» **Given exercise A**
In the blog post, which singer performed the role of Gilda?
» **Given exercise B**
Echo the blog post word for word, from "Everything else was" to "already gone home.".
-- start of Document excerpt --
First things first: souvenir shopping. I made it back to the museum store at the Peasant Museum 🔗. Those who have been promised painted eggs can rest easy, the chicken has landed. Many traditional ones, plus several that are clearly from the Kazimir Malevich 🔗 of egg-painting.

Friday night I attended a quite good performance of Verdi's Rigoletto at the National Opera, with a Japanese conductor (Kyosuke Matsushita) and a Korean Duke of Mantua (Ki Sun Kim). Needless to say, several Japanese and Korean diplomats and their families were in attendance. In general, there are more Asians and Blacks in Bucharest than four years ago, mostly tourists and business travelers, a few living here. My sense is that the Asians no longer turn heads by their mere presence, but the Blacks still do. But I'm sure that now, unlike four years ago, there are people of African descent in Bucharest who don't know each other.

Museum of the Romanian Peasant
Museum of the Romanian Peasant

Anyway, the orchestra played well, Ki Sun Kim was wonderful - you could absolutely imagine him wandering off the stage and still being an amoral Italian duke who, for some odd reason, looked rather Asian. Which is to say, among other things, that his acting style was notably naturalistic for opera, possibly assisted by the fact that the Duke is a bit "operatic" as a character anyway. Irina Iordachescu as Gilda was magnificent: a really wonderful voice, "light" in the best sense of the word, the kind that makes the singing seem effortless rather than virtuosic, while handling perfectly every grace note. Also a very fine actress: there was as much nuance (and as many grace notes) in her facial expressions as in her singing. Apparently 🔗, she has sung in Greece and Turkey a bit, and has made it at least once each to Poland, Spain, and Italy. She's quite young, got her degree in 2000: I'm not an expert, but I would say that she is a name to watch out for. A very different performance style than Kim's naturalism, in that no one would run through so many facial expressions so rapidly in "real life", but I would say hers was an even richer performance than his. If anyone is casting a film that needs a young soprano, she would be a prime candidate (did I mention she's gorgeous?).

Everything else was solid, but a notch below these two stellar performances. Oleg Ionese, from the opera company in Cluj-Napoca, sang the title role more than adequately, but was a bit old-school for my tastes, big operatic gestures, and while I wouldn't fault his voice, I just didn't find him equally exciting. Horia Sandu as Sparafucile and Adriana Alexandru as Maddalena were also fine. Sandu looked rather young, very solid in this medium-sized role, I'd love to see how he is in something bigger. Stefan Schuller as Count Ceprano was also solid, but it's not exactly a prime role. Big voice (again, in the best sense).

The crowd scenes were massive (probably 40 people onstage) but, given that the last crowd scene is at the start of Act Three (out of four) none of them took curtain calls (nor did Schuller, nor the various ladies from Act One): they had presumably already gone home.
-- end of Document excerpt --
-- start of Entries shown --
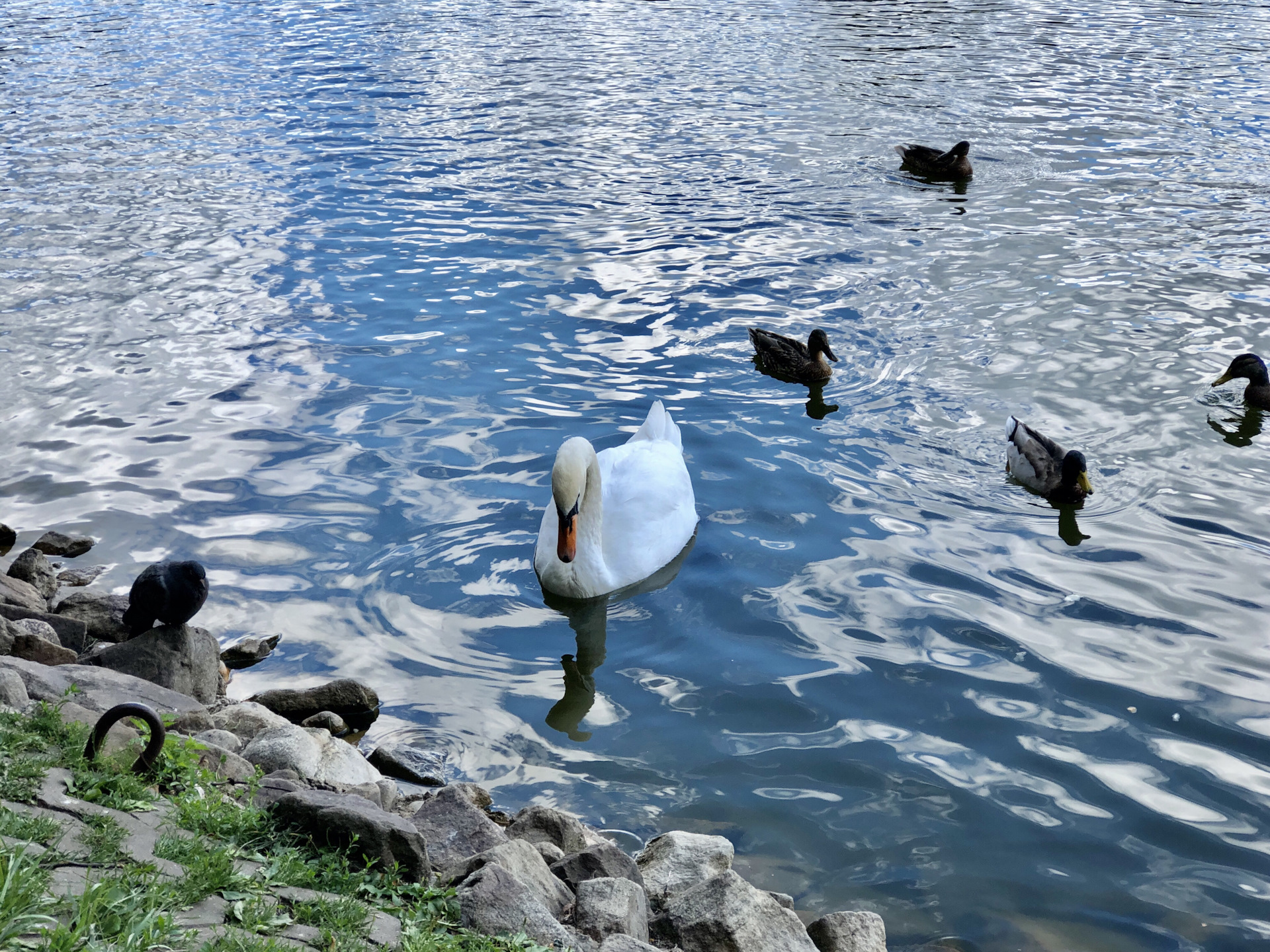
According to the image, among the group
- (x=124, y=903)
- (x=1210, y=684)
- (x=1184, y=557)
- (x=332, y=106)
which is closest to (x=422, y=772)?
(x=124, y=903)

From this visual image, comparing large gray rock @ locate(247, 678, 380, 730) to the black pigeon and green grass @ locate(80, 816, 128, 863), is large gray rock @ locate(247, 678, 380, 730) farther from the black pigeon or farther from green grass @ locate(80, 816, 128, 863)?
green grass @ locate(80, 816, 128, 863)

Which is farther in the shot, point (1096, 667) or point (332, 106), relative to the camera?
point (332, 106)

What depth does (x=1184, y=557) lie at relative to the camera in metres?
8.12

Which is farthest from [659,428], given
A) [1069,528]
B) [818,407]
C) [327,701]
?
[327,701]

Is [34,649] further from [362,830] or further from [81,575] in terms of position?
[362,830]

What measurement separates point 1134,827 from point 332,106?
20.0 m

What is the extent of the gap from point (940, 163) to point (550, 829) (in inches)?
545

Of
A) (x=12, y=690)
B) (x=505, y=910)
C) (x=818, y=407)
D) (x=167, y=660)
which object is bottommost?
(x=167, y=660)

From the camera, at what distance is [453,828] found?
514 centimetres

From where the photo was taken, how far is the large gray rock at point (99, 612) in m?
7.29

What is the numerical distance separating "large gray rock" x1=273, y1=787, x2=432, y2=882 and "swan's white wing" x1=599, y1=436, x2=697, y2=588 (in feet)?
12.9

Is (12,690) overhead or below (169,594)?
overhead

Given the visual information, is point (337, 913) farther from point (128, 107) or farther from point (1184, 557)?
point (128, 107)

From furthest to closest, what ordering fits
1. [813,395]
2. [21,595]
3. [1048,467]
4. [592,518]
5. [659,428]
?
[813,395] → [659,428] → [1048,467] → [592,518] → [21,595]
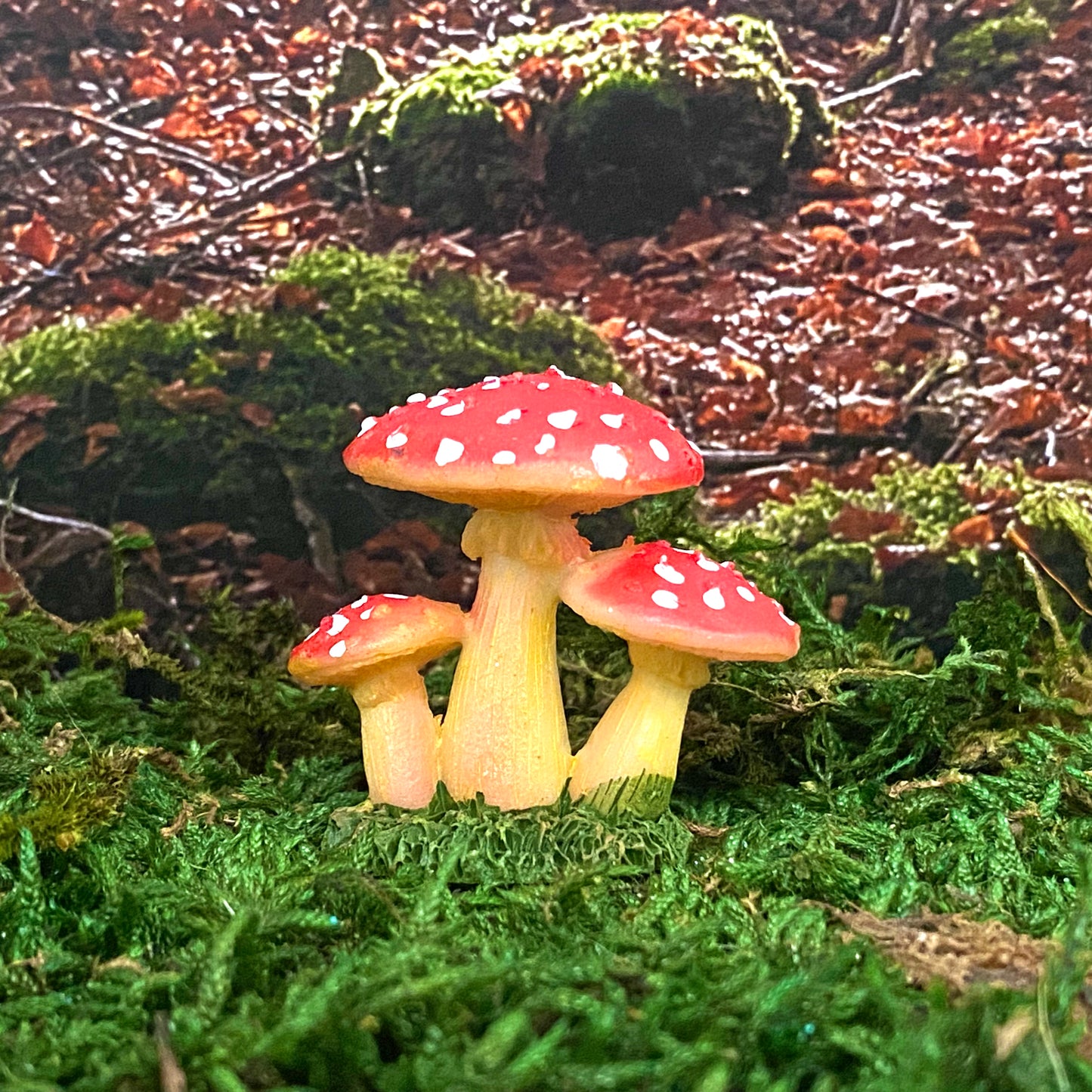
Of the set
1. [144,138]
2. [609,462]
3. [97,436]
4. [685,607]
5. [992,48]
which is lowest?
[97,436]

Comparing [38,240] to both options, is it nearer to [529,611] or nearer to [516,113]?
[516,113]

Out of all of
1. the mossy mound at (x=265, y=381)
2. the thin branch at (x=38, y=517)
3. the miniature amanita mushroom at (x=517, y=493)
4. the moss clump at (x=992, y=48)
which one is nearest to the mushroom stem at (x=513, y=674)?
the miniature amanita mushroom at (x=517, y=493)

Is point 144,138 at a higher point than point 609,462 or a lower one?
higher

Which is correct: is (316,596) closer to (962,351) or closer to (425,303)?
(425,303)

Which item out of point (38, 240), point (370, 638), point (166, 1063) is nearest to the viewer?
point (166, 1063)

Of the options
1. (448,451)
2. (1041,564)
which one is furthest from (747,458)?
(448,451)

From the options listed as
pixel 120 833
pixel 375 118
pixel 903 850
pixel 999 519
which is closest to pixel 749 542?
pixel 903 850
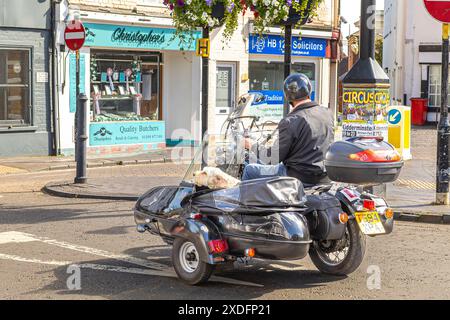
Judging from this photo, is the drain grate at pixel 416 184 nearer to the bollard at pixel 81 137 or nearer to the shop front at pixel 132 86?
the bollard at pixel 81 137

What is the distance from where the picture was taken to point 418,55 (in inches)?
1435

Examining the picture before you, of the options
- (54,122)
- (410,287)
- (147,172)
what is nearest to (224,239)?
(410,287)

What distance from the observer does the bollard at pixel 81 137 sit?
41.9ft

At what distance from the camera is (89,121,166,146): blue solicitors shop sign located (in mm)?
18844

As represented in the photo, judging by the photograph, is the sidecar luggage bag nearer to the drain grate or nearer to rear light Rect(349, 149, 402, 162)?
rear light Rect(349, 149, 402, 162)

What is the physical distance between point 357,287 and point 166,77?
1529 centimetres

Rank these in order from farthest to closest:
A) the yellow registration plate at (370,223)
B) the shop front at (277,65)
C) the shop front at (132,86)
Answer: the shop front at (277,65)
the shop front at (132,86)
the yellow registration plate at (370,223)

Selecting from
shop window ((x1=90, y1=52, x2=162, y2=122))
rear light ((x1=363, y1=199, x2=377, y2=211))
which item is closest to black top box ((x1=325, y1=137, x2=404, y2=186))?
rear light ((x1=363, y1=199, x2=377, y2=211))

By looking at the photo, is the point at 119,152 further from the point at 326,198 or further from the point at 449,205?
the point at 326,198

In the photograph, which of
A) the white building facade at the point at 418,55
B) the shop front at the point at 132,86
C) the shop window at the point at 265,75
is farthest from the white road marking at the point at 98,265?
the white building facade at the point at 418,55

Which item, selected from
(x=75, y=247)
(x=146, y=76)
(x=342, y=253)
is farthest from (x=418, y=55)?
(x=342, y=253)

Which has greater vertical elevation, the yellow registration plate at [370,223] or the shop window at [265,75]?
the shop window at [265,75]

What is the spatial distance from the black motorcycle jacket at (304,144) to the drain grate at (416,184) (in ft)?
20.5

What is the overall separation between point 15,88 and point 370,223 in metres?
12.7
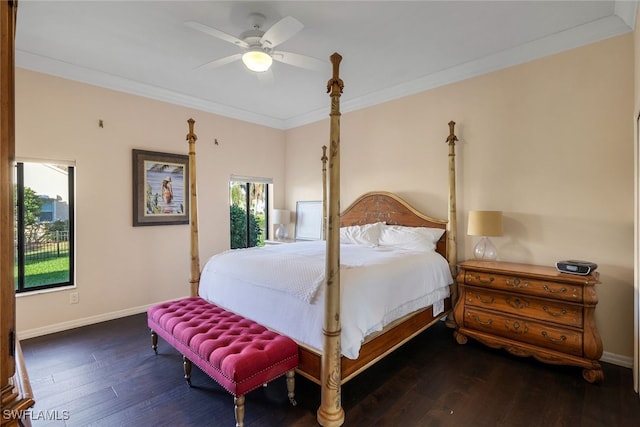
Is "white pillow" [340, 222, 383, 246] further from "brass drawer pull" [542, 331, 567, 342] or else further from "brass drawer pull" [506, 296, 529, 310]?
"brass drawer pull" [542, 331, 567, 342]

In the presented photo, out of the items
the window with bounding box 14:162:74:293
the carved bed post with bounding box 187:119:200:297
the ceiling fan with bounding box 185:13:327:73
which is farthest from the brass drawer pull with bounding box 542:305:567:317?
the window with bounding box 14:162:74:293

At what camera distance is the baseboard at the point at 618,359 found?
268cm

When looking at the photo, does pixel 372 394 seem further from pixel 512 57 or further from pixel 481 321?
pixel 512 57

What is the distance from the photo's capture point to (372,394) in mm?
2305

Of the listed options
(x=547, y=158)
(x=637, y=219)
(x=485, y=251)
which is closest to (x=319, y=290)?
(x=485, y=251)

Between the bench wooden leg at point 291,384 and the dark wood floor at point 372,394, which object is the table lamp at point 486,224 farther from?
the bench wooden leg at point 291,384

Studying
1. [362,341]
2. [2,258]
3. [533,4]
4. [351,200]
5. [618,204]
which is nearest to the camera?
[2,258]

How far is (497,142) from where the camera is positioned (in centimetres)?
339

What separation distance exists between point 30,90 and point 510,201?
5.28 meters

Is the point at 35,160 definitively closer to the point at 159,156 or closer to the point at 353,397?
the point at 159,156

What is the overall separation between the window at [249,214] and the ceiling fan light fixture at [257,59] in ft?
9.99

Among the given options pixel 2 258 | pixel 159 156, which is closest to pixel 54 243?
pixel 159 156

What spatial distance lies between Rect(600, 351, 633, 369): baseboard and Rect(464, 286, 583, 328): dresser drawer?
674 millimetres

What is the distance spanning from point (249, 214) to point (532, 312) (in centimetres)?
458
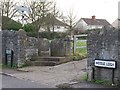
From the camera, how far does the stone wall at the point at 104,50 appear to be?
8492 millimetres

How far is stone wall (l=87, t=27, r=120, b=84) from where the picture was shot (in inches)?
334

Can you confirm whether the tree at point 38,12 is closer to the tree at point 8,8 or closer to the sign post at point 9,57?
the tree at point 8,8

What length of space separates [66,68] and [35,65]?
7.17ft

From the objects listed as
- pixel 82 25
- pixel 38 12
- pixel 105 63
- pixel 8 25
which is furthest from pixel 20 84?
pixel 82 25

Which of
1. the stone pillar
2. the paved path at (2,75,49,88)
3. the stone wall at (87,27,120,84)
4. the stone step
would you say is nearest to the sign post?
the stone pillar

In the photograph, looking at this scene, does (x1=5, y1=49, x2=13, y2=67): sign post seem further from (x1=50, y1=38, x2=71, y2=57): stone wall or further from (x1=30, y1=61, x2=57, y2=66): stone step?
(x1=50, y1=38, x2=71, y2=57): stone wall

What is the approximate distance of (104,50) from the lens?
8.91 meters

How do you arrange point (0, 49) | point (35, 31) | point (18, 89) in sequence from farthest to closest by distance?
point (35, 31) < point (0, 49) < point (18, 89)

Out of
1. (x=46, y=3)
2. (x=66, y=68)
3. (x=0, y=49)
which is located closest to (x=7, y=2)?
(x=46, y=3)

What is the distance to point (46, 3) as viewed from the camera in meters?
31.5

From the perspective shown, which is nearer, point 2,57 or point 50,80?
point 50,80

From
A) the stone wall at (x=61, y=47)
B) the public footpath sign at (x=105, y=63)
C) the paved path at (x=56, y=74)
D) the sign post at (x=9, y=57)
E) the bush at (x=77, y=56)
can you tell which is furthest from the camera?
the stone wall at (x=61, y=47)

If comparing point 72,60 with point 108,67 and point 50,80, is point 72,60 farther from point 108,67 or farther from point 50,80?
point 108,67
-- end of Entries shown --
» **Finished answer A**
Irina Iordachescu sang Gilda.

» **Finished answer B**
Everything else was solid, but a notch below these two stellar performances. Oleg Ionese, from the opera company in Cluj-Napoca, sang the title role more than adequately, but was a bit old-school for my tastes, big operatic gestures, and while I wouldn't fault his voice, I just didn't find him equally exciting. Horia Sandu as Sparafucile and Adriana Alexandru as Maddalena were also fine. Sandu looked rather young, very solid in this medium-sized role, I'd love to see how he is in something bigger. Stefan Schuller as Count Ceprano was also solid, but it's not exactly a prime role. Big voice (again, in the best sense).

The crowd scenes were massive (probably 40 people onstage) but, given that the last crowd scene is at the start of Act Three (out of four) none of them took curtain calls (nor did Schuller, nor the various ladies from Act One): they had presumably already gone home.